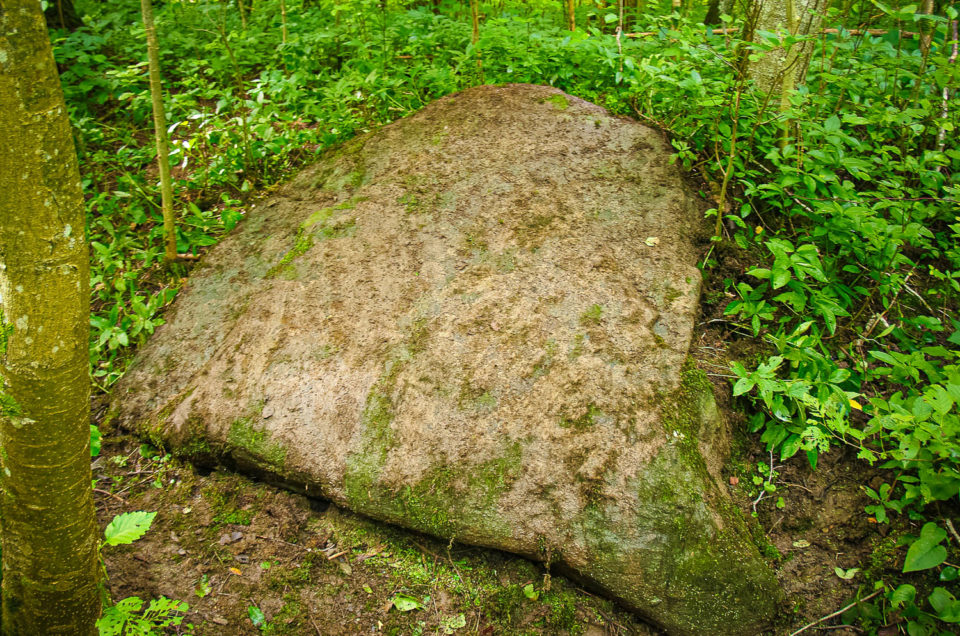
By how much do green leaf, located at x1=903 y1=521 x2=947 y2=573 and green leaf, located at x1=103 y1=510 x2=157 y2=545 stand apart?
2.82 meters

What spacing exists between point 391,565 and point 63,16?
282 inches

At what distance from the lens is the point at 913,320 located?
281cm

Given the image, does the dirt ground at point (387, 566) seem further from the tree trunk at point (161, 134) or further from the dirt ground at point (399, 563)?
the tree trunk at point (161, 134)

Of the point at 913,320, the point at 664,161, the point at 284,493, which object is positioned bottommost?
the point at 284,493

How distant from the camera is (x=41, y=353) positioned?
60.4 inches

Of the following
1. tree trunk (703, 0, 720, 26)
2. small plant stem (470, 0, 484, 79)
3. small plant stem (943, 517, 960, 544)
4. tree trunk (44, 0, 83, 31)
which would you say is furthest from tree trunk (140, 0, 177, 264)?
tree trunk (703, 0, 720, 26)

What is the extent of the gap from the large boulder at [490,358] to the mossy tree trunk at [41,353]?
101cm

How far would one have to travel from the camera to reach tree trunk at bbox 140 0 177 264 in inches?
128

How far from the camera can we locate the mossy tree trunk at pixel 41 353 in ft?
4.51

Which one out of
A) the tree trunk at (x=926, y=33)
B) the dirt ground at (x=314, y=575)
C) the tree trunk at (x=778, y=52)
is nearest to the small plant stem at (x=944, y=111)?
the tree trunk at (x=926, y=33)

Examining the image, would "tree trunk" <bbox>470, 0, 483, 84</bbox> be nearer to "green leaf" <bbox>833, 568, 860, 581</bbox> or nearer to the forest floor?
the forest floor

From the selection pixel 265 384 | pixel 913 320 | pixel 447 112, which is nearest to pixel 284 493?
pixel 265 384

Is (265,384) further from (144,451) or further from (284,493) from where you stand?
(144,451)

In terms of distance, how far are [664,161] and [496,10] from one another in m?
3.49
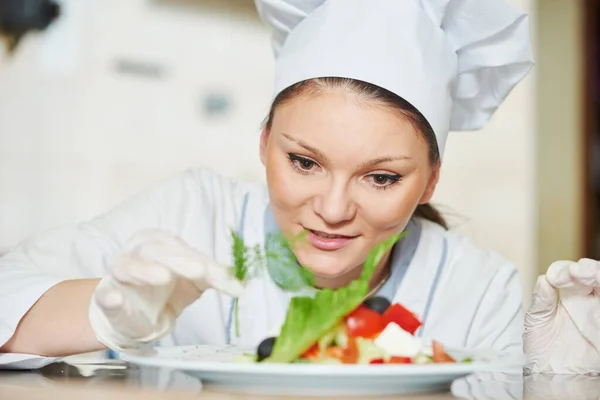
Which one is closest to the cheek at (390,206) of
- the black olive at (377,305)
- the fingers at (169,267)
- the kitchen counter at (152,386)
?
the black olive at (377,305)

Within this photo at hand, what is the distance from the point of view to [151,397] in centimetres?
75

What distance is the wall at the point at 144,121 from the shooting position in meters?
3.17

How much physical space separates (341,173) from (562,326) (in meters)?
0.37

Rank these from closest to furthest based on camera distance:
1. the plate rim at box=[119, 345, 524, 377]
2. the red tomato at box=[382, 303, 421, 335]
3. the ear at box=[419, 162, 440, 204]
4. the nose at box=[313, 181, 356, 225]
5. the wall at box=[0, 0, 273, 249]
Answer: the plate rim at box=[119, 345, 524, 377], the red tomato at box=[382, 303, 421, 335], the nose at box=[313, 181, 356, 225], the ear at box=[419, 162, 440, 204], the wall at box=[0, 0, 273, 249]

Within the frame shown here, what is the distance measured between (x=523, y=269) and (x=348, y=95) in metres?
2.29

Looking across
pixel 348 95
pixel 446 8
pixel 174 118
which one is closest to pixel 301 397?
pixel 348 95

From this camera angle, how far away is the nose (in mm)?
1215

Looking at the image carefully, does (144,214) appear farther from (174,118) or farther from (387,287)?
(174,118)

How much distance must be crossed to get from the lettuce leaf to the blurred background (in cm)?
235

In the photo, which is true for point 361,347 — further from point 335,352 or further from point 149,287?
point 149,287

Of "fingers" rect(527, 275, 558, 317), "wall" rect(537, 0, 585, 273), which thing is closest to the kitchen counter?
"fingers" rect(527, 275, 558, 317)

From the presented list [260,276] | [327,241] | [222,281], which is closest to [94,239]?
[260,276]

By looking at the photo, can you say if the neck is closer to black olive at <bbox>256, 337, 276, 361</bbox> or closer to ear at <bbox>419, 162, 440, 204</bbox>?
ear at <bbox>419, 162, 440, 204</bbox>

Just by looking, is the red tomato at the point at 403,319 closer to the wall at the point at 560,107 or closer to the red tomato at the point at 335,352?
the red tomato at the point at 335,352
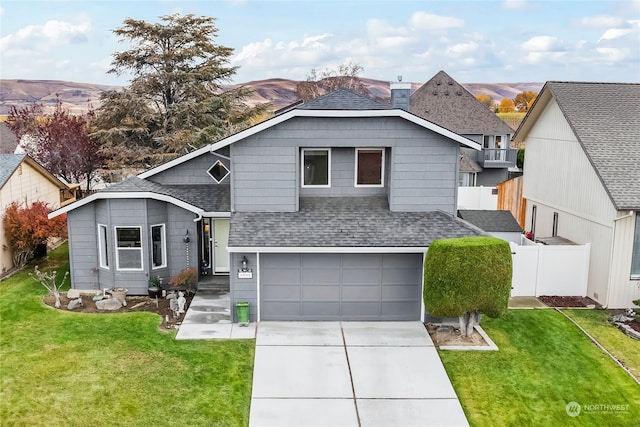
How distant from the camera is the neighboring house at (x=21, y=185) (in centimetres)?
1884

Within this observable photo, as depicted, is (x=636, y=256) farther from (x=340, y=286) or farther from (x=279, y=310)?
(x=279, y=310)

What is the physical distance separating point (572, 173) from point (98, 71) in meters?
30.3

════════════════

Task directions.
Please arrange every line of the material above into a numbered list, skipping blank lines and leaving out the pictures.

Result.
1. By how much do green leaf, located at x1=903 y1=521 x2=947 y2=573 and green leaf, located at x1=103 y1=510 x2=157 y2=545 stand apart?
2. 2.82 meters
3. What spacing exists between point 391,565 and point 63,16?
4. 282 inches
5. At what distance from the lens is the point at 913,320 located?
6. 281cm
7. Given the image, does the dirt ground at point (387, 566) seem further from the tree trunk at point (161, 134) or further from the dirt ground at point (399, 563)?
8. the tree trunk at point (161, 134)
9. Of the point at 913,320, the point at 664,161, the point at 284,493, which object is positioned bottommost?
10. the point at 284,493
11. How distant from the camera is (x=41, y=353) positioned?
12. 60.4 inches
13. Of the following
14. 1. tree trunk (703, 0, 720, 26)
15. 2. small plant stem (470, 0, 484, 79)
16. 3. small plant stem (943, 517, 960, 544)
17. 4. tree trunk (44, 0, 83, 31)
18. which would you say is furthest from tree trunk (140, 0, 177, 264)?
19. tree trunk (703, 0, 720, 26)
20. What is the extent of the gap from the large boulder at [490,358] to the mossy tree trunk at [41,353]?
21. 101cm
22. How far would one have to travel from the camera to reach tree trunk at bbox 140 0 177 264 in inches?
23. 128
24. How far from the camera can we locate the mossy tree trunk at pixel 41 353 in ft?
25. 4.51
26. Which one out of
27. A) the tree trunk at (x=926, y=33)
28. B) the dirt ground at (x=314, y=575)
29. C) the tree trunk at (x=778, y=52)
30. is nearest to the small plant stem at (x=944, y=111)?
31. the tree trunk at (x=926, y=33)
32. Examining the image, would "tree trunk" <bbox>470, 0, 483, 84</bbox> be nearer to "green leaf" <bbox>833, 568, 860, 581</bbox> or nearer to the forest floor?
33. the forest floor
34. From the selection pixel 265 384 | pixel 913 320 | pixel 447 112, which is nearest to pixel 284 493?
35. pixel 265 384
36. Is (265,384) further from (144,451) or further from (284,493) from where you stand?
37. (144,451)
38. In terms of distance, how far are [664,161] and [496,10] from one another in m?
39. 3.49
40. Which one is closest to the cheek at (390,206) of
41. - the black olive at (377,305)
42. - the fingers at (169,267)
43. - the kitchen counter at (152,386)
44. ?
45. the black olive at (377,305)
46. Within this photo at hand, what is the distance from the point of view to [151,397] in centimetres?
47. 75
48. What distance is the wall at the point at 144,121 from the shooting position in meters?
49. 3.17
50. How much physical space separates (341,173) from (562,326) (in meters)?
51. 0.37
52. Rank these from closest to furthest based on camera distance:
53. 1. the plate rim at box=[119, 345, 524, 377]
54. 2. the red tomato at box=[382, 303, 421, 335]
55. 3. the ear at box=[419, 162, 440, 204]
56. 4. the nose at box=[313, 181, 356, 225]
57. 5. the wall at box=[0, 0, 273, 249]
58. Answer: the plate rim at box=[119, 345, 524, 377], the red tomato at box=[382, 303, 421, 335], the nose at box=[313, 181, 356, 225], the ear at box=[419, 162, 440, 204], the wall at box=[0, 0, 273, 249]
59. Within the frame shown here, what is the distance measured between (x=523, y=269) and (x=348, y=95) in metres?
60. 2.29
61. Looking across
62. pixel 348 95
63. pixel 446 8
64. pixel 174 118
65. which one is closest to pixel 301 397?
66. pixel 348 95
67. From this camera angle, how far away is the nose (in mm)?
68. 1215
69. Looking at the image carefully, does (144,214) appear farther from (174,118) or farther from (387,287)?
70. (174,118)
71. How much distance must be crossed to get from the lettuce leaf to the blurred background (in cm)?
72. 235
73. In the photo, which is true for point 361,347 — further from point 335,352 or further from point 149,287?
74. point 149,287
75. Of "fingers" rect(527, 275, 558, 317), "wall" rect(537, 0, 585, 273), which thing is closest to the kitchen counter?
76. "fingers" rect(527, 275, 558, 317)
77. From the presented list [260,276] | [327,241] | [222,281], which is closest to [94,239]?
78. [260,276]
79. By looking at the photo, can you say if the neck is closer to black olive at <bbox>256, 337, 276, 361</bbox> or closer to ear at <bbox>419, 162, 440, 204</bbox>?
80. ear at <bbox>419, 162, 440, 204</bbox>
81. Just by looking, is the red tomato at the point at 403,319 closer to the wall at the point at 560,107 or closer to the red tomato at the point at 335,352?
82. the red tomato at the point at 335,352
83. How distant from the camera is the neighboring house at (x=21, y=185) (in centimetres)?
84. 1884
85. Within this observable photo, as depicted, is (x=636, y=256) farther from (x=340, y=286) or farther from (x=279, y=310)?
86. (x=279, y=310)
87. What is the physical distance separating point (572, 173) from point (98, 71) in meters?
88. 30.3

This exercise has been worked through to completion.